Bi-Encoder

Bi-Encoder Encoder Dense-Retrieval Embedding Siamese Needs-Review

What it is

A bi-encoder (dual-encoder or siamese architecture) uses two identical or similar neural encoders to independently embed queries and documents into a shared vector space. The separated encoding enables pre-computation of document embeddings and fast nearest-neighbour retrieval at query time, making it ideal for large-scale dense retrieval.

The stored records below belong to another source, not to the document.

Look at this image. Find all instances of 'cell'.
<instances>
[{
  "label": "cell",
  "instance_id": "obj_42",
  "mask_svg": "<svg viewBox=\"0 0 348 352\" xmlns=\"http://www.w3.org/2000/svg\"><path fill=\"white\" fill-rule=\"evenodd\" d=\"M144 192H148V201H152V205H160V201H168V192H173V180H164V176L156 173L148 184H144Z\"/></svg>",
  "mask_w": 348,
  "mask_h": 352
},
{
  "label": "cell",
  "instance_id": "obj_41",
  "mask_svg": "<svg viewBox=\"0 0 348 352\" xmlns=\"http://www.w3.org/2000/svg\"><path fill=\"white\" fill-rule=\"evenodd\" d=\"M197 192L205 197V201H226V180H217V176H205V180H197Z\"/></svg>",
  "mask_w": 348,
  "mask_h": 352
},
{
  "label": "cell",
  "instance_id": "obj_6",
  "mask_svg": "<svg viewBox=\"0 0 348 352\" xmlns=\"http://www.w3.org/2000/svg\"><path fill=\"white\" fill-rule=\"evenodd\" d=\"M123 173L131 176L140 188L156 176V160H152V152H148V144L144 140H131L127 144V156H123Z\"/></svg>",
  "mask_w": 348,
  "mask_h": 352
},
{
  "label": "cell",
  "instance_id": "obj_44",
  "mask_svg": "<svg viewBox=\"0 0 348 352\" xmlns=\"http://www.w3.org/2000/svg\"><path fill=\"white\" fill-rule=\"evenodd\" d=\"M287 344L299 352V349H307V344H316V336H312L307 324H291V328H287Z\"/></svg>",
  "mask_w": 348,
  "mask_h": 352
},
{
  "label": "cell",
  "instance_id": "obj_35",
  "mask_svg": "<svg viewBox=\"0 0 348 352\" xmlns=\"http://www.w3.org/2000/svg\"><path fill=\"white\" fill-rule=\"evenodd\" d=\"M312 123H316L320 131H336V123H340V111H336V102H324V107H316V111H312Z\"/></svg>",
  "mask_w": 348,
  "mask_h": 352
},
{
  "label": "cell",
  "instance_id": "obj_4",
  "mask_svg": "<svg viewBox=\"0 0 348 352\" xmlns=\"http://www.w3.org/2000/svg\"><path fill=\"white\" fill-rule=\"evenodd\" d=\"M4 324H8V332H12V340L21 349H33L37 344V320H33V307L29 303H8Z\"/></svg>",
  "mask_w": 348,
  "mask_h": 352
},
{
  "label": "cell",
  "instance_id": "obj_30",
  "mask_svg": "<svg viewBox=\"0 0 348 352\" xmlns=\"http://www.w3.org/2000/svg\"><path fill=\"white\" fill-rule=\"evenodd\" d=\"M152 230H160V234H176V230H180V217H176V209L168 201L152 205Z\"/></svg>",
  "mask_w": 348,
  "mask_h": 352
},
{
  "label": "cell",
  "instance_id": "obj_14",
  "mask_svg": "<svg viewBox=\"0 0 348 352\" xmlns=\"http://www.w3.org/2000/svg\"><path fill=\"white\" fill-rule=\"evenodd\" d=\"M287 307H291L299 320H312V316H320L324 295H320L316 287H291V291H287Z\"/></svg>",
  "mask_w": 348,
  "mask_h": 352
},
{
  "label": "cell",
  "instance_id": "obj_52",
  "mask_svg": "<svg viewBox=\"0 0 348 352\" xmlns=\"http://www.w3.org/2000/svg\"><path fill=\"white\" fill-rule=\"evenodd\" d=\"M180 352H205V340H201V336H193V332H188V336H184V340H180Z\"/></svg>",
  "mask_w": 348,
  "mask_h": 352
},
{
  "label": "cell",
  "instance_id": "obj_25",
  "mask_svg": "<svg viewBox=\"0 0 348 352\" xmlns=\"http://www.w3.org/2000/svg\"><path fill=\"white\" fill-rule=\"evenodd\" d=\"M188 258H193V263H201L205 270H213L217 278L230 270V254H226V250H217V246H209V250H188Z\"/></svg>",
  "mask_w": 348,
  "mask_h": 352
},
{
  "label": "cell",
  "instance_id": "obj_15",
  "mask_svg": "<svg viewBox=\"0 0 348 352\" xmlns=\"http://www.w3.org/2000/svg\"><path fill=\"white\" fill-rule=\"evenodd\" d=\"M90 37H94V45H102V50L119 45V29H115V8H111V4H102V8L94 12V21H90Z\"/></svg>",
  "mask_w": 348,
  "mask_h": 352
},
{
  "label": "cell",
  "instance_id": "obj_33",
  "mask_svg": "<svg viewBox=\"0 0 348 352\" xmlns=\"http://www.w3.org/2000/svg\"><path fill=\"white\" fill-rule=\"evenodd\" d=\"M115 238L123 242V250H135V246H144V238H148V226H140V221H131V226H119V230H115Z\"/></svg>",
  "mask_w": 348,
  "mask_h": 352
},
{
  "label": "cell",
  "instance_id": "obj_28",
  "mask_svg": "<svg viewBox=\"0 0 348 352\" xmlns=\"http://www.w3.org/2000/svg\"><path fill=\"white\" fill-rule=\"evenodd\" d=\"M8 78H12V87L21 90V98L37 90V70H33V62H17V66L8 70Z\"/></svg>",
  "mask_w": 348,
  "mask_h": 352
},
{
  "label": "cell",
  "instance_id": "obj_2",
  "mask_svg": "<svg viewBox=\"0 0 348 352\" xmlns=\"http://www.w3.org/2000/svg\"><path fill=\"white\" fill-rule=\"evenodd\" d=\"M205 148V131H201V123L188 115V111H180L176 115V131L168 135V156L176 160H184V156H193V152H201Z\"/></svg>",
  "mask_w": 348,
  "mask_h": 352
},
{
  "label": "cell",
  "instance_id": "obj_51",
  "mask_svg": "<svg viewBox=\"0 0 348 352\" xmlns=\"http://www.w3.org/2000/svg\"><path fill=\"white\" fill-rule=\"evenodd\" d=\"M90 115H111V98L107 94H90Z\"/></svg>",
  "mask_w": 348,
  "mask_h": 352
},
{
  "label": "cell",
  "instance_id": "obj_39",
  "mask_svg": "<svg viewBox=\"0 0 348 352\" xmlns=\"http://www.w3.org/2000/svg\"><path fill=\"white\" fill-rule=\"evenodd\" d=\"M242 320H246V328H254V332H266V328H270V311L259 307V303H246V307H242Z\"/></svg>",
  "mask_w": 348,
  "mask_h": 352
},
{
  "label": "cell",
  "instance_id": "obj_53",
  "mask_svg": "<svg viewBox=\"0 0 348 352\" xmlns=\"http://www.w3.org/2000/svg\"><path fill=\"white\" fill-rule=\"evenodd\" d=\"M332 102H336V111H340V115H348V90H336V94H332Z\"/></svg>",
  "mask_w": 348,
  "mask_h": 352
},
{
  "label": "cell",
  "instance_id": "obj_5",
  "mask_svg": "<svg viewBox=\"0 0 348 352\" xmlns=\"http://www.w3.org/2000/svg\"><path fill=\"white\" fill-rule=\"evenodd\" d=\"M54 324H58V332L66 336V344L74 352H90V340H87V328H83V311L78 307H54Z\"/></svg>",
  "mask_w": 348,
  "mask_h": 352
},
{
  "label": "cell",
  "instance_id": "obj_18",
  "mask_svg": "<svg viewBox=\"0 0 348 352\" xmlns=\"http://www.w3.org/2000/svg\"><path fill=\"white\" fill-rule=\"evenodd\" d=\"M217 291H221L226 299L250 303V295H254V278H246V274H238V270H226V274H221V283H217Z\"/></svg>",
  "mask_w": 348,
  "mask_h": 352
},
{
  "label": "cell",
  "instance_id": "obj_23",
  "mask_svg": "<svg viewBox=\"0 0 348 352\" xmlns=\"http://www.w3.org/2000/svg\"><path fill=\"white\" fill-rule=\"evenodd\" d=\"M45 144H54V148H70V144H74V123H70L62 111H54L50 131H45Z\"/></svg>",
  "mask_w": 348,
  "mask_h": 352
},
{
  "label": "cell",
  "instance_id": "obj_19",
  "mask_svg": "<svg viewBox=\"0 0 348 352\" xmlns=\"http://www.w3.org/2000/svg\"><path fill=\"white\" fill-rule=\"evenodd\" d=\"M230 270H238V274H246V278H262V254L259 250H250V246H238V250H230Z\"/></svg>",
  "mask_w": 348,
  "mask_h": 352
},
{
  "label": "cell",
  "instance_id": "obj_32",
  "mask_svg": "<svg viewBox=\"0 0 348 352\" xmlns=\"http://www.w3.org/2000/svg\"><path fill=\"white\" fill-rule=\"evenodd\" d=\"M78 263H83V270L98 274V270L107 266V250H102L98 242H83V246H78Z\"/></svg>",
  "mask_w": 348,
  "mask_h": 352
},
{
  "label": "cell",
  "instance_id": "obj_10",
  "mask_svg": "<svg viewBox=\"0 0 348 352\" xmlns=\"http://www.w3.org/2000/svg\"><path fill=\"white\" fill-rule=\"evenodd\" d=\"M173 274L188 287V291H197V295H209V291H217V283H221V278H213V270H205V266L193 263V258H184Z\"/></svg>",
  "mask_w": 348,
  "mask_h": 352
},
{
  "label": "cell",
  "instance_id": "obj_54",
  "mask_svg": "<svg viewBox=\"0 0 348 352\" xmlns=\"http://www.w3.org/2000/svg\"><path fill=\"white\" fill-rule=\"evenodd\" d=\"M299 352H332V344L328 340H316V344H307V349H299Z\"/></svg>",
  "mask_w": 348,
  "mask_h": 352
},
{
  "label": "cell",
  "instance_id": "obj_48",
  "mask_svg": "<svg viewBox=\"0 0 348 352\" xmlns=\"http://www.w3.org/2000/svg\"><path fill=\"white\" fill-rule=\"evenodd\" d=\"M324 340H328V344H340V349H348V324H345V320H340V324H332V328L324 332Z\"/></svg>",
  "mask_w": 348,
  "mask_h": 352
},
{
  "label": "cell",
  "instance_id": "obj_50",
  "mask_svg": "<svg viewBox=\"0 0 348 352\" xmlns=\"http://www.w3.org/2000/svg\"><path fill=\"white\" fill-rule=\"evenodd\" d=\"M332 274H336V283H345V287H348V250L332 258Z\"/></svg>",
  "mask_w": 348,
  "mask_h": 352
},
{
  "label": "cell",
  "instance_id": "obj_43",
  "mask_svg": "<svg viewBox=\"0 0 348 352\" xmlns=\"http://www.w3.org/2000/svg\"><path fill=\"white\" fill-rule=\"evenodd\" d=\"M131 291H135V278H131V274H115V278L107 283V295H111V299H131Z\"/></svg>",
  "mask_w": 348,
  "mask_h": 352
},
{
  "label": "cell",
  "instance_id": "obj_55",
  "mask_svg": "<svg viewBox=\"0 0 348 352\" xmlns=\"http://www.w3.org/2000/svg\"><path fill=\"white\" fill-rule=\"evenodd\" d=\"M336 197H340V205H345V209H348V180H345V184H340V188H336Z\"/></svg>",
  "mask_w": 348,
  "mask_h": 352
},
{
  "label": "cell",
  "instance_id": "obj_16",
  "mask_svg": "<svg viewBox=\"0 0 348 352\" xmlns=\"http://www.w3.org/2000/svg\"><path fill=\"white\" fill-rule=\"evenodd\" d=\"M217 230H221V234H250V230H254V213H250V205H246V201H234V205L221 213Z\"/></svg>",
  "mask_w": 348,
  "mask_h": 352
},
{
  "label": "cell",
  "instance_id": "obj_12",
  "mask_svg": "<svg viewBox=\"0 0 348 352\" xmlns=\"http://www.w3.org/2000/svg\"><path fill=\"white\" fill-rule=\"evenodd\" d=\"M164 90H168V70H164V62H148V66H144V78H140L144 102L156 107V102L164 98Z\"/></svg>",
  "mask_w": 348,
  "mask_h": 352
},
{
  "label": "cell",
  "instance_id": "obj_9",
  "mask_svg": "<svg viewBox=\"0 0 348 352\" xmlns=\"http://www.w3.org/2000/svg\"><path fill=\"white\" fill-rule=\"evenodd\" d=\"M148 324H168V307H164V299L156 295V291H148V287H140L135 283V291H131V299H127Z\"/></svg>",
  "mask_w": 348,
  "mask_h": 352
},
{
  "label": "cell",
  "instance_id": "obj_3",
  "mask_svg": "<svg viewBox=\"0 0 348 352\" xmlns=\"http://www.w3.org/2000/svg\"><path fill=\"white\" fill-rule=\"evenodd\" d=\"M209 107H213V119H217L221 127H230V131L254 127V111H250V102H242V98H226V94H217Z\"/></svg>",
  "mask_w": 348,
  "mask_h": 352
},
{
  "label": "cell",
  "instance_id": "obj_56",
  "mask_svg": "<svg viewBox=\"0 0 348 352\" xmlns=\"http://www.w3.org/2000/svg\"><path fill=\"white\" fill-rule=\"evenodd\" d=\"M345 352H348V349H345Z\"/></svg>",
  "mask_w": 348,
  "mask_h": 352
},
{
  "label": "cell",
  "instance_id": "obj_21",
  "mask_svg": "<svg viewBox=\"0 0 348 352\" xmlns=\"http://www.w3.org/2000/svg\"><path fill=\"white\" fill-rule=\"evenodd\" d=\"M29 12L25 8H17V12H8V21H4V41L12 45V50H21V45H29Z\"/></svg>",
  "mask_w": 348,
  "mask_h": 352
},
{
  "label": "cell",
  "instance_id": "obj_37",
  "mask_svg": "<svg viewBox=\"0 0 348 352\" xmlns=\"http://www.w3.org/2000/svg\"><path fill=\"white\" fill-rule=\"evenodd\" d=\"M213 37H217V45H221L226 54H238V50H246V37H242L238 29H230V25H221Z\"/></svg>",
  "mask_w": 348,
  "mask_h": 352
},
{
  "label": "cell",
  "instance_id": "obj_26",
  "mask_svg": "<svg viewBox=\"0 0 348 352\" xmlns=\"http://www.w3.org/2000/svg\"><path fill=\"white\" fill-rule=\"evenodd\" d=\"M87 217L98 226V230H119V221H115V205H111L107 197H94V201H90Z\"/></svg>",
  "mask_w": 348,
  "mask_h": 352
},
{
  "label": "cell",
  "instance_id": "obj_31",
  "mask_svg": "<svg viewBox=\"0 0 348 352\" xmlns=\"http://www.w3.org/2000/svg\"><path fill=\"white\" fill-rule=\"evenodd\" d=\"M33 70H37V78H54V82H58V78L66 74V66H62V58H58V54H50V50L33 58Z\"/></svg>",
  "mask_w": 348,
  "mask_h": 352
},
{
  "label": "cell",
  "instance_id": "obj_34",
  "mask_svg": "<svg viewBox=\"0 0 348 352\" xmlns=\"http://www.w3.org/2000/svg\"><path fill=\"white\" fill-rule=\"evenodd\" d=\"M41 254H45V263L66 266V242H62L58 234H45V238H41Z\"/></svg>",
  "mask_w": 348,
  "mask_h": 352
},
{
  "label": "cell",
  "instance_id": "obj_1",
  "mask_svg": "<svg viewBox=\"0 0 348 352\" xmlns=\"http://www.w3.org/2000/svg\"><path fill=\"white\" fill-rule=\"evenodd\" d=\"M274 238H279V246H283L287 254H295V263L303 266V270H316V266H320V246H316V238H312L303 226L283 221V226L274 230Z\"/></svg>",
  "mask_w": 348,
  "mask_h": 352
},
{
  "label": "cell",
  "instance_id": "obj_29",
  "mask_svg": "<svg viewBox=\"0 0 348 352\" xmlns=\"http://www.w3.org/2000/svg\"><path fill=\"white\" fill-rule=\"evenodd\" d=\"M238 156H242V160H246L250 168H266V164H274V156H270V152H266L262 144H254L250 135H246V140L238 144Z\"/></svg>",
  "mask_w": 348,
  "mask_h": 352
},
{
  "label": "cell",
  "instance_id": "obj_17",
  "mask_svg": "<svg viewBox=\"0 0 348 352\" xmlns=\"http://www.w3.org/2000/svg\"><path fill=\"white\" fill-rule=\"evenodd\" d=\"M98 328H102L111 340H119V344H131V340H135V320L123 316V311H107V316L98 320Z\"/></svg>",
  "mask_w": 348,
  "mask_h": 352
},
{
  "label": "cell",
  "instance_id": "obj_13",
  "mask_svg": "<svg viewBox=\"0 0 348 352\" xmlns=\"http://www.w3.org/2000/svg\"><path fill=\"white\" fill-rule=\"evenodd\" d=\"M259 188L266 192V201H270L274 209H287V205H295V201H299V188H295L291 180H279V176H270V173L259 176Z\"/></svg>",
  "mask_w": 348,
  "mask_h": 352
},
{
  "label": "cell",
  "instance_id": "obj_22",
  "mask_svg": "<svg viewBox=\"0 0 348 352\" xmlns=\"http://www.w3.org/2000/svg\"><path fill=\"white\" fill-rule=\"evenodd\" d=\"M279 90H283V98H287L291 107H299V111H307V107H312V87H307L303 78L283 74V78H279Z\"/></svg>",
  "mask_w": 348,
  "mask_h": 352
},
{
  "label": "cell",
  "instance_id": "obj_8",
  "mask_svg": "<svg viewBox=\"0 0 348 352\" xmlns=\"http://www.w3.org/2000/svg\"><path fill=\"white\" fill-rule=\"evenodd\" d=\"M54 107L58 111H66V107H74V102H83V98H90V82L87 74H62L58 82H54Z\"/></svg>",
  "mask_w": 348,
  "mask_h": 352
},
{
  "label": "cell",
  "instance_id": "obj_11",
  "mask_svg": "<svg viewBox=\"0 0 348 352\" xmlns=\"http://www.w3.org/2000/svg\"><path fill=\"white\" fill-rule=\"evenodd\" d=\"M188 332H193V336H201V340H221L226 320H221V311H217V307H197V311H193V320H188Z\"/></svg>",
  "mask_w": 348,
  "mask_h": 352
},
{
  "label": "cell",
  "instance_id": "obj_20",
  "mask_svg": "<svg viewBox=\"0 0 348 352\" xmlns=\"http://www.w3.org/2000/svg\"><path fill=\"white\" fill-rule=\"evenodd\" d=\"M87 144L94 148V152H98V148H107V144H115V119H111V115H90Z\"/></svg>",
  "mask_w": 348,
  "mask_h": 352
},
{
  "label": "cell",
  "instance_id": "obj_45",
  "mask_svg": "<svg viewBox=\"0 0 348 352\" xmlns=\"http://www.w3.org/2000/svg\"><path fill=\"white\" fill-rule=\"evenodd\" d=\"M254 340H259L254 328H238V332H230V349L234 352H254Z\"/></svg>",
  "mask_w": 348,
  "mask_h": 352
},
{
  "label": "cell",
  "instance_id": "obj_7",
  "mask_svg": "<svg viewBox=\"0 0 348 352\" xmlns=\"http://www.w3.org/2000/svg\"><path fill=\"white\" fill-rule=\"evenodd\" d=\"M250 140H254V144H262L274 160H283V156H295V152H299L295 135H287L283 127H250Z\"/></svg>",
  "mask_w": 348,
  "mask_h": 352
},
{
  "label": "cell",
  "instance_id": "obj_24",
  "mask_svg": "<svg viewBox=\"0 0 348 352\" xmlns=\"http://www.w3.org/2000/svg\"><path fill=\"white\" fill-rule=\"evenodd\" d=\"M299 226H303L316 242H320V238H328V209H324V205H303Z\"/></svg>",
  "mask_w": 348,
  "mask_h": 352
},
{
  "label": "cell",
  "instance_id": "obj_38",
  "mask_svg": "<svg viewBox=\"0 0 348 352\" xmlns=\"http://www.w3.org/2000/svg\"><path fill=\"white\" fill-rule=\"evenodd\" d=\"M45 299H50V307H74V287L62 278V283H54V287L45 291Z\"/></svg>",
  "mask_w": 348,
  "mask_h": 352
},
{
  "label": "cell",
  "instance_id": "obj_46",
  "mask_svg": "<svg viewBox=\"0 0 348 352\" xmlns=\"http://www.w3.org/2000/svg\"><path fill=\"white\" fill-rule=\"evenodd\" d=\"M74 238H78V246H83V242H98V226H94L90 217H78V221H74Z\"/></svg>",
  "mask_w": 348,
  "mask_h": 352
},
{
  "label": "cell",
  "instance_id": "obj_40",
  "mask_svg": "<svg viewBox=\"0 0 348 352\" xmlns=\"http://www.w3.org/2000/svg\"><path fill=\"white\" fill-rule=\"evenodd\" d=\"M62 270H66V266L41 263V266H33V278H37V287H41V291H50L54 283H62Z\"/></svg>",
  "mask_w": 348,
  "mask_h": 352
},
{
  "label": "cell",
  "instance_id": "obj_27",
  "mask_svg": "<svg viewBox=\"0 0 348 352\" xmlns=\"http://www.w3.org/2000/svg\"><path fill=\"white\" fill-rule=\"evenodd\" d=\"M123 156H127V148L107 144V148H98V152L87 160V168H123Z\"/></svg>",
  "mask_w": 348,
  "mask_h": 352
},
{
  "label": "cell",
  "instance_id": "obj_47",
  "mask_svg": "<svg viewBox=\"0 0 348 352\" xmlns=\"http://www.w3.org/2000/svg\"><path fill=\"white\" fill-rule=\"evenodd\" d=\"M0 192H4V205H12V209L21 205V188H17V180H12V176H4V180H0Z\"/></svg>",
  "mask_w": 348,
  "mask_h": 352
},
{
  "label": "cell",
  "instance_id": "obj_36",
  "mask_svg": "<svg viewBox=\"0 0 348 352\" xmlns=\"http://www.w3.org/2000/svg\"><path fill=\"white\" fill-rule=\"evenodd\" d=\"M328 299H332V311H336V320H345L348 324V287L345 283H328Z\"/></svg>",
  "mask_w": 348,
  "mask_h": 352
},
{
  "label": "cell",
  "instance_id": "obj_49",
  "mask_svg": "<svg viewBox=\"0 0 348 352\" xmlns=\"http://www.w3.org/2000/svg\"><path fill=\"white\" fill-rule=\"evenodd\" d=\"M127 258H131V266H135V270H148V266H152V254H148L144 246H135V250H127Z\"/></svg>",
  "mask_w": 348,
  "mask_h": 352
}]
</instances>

[illustrate: Query and document flowing through separate but identical encoder networks; resulting vectors in shared embedding space; query compared against document vectors]

How it works

Offline indexing:
- Encode all documents using the encoder network
- Store embeddings in an ANN index (HNSW, IVF, etc.)
Online retrieval:
- Encode query using the same encoder
- Search ANN index to find nearest document embeddings
- Return top-k documents ranked by embedding similarity
Training:
- Supervised: fine-tune on (query, relevant_doc, irrelevant_doc) triples
- Contrastive: maximize similarity for positive pairs, minimize for negatives
- In-batch negatives: use other batch documents as negatives

Example

# Encoder: BERT or Sentence-Transformer
# Query: "best practices for machine learning"
# → encode to 768-dim vector

# Pre-indexed documents:
# "ML best practices guide" → 768-dim vector (already computed)
# "Deep learning tutorials" → 768-dim vector (already computed)

# Retrieve nearest documents by dot-product similarity
# No need to re-encode documents at query time (fast!)

Variants and history

Siamese networks date to the 1990s for face recognition. Dense Passage Retrieval (DPR, 2020) popularized bi-encoders for information retrieval. Sentence-BERT (SBERT) combined sentence encoders with contrastive objectives. Modern variants include multi-vector bi-encoders (ColBERT-style) and instruction-tuned bi-encoders that adapt to different task descriptions.

When to use it

Choose bi-encoders when:

You need sub-100ms retrieval latency on large collections
Document set is static or infrequently updated
You can afford offline indexing and ANN storage
Speed is more important than maximum ranking accuracy
You’ll combine with reranking for final ranking

Bi-encoders are the workhorse of production dense retrieval, fast but limited to pre-computed documents. Use cross-encoders or rerankers for fine-grained second-stage ranking.